Joan Steitz on A Story from the MRC Lab: Seeking Important Answers
  Joan Steitz     Biography    
Recorded: 04 Aug 2003

But there’s also another very interesting story there. So I ended up doing something quite nice which was what got me all these job offers back in the States. But the reason I did what I did again was related to my expectations. So there had been a very challenging project that people were talking about in the lab. And it had been sort of offered to or considered by many of the men who had come as postdocs within the year prior to the time that I arrived at the lab. And they had all rejected this project because it was so difficult that they were afraid that it wouldn’t work and in two years time when they had to find a job to support their families to come back to the States they wouldn’t have anything. And I took this project on because I never expected to have to find a job and it seemed interesting and challenging and why not try it? And it was very challenging. I just about gave it up a year later. And then was encouraged by Sydney Brenner to try the experiment one last time and it worked and it turned out to be pretty important. And so it’s something that, you know, I wouldn’t have done if I hadn’t had a different mindset from what most of my peers had. But again part of that came from Jim. Because Jim had always imbued in all of this the idea that it’s not worth wasting your time on something if it isn’t going to give you an important answer. And this was going to provide a very important answer. So for me it seemed, you know, why not!

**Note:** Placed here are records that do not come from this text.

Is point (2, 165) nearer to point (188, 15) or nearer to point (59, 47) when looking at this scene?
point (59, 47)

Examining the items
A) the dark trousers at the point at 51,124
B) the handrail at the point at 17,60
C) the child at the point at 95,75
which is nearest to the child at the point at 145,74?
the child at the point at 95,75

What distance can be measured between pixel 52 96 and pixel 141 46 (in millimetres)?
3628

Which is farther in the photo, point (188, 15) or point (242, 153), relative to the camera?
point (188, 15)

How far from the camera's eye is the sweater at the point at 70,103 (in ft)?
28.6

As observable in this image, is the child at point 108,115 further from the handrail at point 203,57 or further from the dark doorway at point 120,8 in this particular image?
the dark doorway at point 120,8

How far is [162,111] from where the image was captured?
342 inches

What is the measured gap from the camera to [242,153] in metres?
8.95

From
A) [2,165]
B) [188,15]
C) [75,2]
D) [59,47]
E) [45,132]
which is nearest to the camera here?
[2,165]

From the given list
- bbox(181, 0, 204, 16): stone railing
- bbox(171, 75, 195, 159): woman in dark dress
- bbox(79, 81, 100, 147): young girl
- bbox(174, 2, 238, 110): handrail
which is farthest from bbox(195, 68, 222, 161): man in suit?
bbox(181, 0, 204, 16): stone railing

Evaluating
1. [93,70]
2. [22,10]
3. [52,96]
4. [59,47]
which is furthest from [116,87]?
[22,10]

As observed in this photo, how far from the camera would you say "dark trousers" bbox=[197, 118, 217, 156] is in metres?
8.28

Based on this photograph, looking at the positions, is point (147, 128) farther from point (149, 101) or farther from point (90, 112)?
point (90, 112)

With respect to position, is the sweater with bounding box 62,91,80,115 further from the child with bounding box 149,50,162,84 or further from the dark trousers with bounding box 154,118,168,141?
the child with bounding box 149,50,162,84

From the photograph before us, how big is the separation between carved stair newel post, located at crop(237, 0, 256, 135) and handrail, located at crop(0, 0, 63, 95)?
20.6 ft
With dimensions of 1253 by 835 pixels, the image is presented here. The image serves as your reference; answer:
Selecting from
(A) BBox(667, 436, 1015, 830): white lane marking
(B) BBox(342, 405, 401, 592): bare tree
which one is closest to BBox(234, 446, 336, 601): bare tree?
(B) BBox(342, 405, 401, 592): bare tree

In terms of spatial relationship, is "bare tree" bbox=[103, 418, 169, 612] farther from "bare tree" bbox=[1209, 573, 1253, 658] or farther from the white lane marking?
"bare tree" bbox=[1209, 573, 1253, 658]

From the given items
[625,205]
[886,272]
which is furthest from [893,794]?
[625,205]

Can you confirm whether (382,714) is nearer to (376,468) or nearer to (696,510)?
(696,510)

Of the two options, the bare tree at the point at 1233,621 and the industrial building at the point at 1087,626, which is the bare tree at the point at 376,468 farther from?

Joan Steitz is a prominent molecular biologist who earned her Ph.D. under Jim Watson at Harvard University in 1967. She joined the faculty at Yale University in 1970 and is currently the Sterling Professor of Molecular Biophysics and Biochemistry and the Director of the Molecular Genetics Program at the Boyer Center for Molecular Medicine at Yale. She is also an Investigator for the Howard Hughes Medical Institute. Steitz’s research involves determining the structure and function of small RNA-protein complexes.

She has received numerous awards including the National Medal of Science (1986), the Weizmann Women and Science Award (1994), the Novartis Drew Award in Biomedical Research (1999), the UNESCO-L'Oréal Women in Science Award (2001), and the Lewis S. Rosenstiel Award for Distinguished Work in Basic Medical Research (2002).